>> START

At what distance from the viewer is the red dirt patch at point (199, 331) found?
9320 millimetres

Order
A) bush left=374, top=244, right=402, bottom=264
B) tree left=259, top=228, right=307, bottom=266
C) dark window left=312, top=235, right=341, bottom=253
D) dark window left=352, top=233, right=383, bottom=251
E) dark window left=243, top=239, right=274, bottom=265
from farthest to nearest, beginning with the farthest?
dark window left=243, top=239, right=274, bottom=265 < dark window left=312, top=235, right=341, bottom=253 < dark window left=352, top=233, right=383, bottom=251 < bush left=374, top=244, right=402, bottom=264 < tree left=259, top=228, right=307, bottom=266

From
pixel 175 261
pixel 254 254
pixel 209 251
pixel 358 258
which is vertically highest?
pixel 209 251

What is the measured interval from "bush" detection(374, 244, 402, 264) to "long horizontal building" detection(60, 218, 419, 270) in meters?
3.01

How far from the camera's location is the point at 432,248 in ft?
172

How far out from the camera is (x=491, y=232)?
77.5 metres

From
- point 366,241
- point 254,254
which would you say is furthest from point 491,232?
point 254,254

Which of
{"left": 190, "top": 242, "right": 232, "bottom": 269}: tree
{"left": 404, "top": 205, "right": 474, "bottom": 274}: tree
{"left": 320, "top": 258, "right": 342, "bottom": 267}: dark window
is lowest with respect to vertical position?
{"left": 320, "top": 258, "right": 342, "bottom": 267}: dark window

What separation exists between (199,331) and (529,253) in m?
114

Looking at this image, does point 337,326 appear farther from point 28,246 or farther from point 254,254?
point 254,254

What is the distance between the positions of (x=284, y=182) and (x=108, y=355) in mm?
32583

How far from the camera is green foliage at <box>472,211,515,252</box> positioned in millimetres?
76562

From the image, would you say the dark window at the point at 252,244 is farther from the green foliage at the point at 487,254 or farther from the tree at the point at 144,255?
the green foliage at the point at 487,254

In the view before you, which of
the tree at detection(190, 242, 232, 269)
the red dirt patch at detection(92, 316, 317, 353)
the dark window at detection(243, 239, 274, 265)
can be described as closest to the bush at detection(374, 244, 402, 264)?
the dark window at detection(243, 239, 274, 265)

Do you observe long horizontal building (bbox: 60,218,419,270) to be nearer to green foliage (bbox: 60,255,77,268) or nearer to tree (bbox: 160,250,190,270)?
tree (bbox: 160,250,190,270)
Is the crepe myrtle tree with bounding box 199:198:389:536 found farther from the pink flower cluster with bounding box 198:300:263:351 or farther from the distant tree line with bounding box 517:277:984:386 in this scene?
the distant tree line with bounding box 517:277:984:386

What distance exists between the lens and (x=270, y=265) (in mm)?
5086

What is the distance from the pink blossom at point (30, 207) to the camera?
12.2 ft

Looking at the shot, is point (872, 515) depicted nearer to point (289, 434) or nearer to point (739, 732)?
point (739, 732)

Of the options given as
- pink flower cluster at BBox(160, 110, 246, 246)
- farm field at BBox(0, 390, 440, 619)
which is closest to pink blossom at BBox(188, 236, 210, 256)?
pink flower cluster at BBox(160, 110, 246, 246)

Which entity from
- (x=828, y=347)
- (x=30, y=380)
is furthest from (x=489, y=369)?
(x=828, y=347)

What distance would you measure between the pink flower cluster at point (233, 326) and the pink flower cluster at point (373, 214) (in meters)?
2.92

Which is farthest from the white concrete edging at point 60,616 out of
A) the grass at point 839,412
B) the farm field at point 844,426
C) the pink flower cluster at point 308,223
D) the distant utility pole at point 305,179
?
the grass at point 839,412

>> END

* Exercise brief: Quote, word for word, every line starting at the one that contains "How far from the camera is" and ending with the final line of the entries.

* Written solution:
How far from the camera is green foliage at <box>472,211,515,252</box> positioned in millimetres?
76562

From the image, would you say the dark window at the point at 252,244 is farther from the green foliage at the point at 487,254 or farther from the tree at the point at 144,255?
the green foliage at the point at 487,254

In the view before you, which of
the tree at detection(190, 242, 232, 269)
the red dirt patch at detection(92, 316, 317, 353)
the dark window at detection(243, 239, 274, 265)
can be described as closest to the bush at detection(374, 244, 402, 264)?
the dark window at detection(243, 239, 274, 265)

Do you observe long horizontal building (bbox: 60,218,419,270) to be nearer to green foliage (bbox: 60,255,77,268) or nearer to tree (bbox: 160,250,190,270)?
tree (bbox: 160,250,190,270)
Is the crepe myrtle tree with bounding box 199:198:389:536 found farther from the pink flower cluster with bounding box 198:300:263:351 or farther from the distant tree line with bounding box 517:277:984:386 in this scene?
the distant tree line with bounding box 517:277:984:386

What distance exists between the lens and (x=270, y=265) (in mm)?
5086

What is the distance from the pink blossom at point (30, 207) to the camera?
12.2 ft

Looking at the shot, is point (872, 515) depicted nearer to point (289, 434) or nearer to point (739, 732)?
point (739, 732)

Of the options given as
- pink flower cluster at BBox(160, 110, 246, 246)
- farm field at BBox(0, 390, 440, 619)
which is closest to pink blossom at BBox(188, 236, 210, 256)?
pink flower cluster at BBox(160, 110, 246, 246)

Which entity from
- (x=828, y=347)
- (x=30, y=380)
is furthest from (x=489, y=369)?
(x=828, y=347)

What distance would you measure between the pink flower cluster at point (233, 326) and the pink flower cluster at point (373, 214) (in meters)?
2.92

Which is farthest from the white concrete edging at point 60,616 out of
A) the grass at point 839,412
B) the farm field at point 844,426
C) the pink flower cluster at point 308,223
D) the distant utility pole at point 305,179
?
the grass at point 839,412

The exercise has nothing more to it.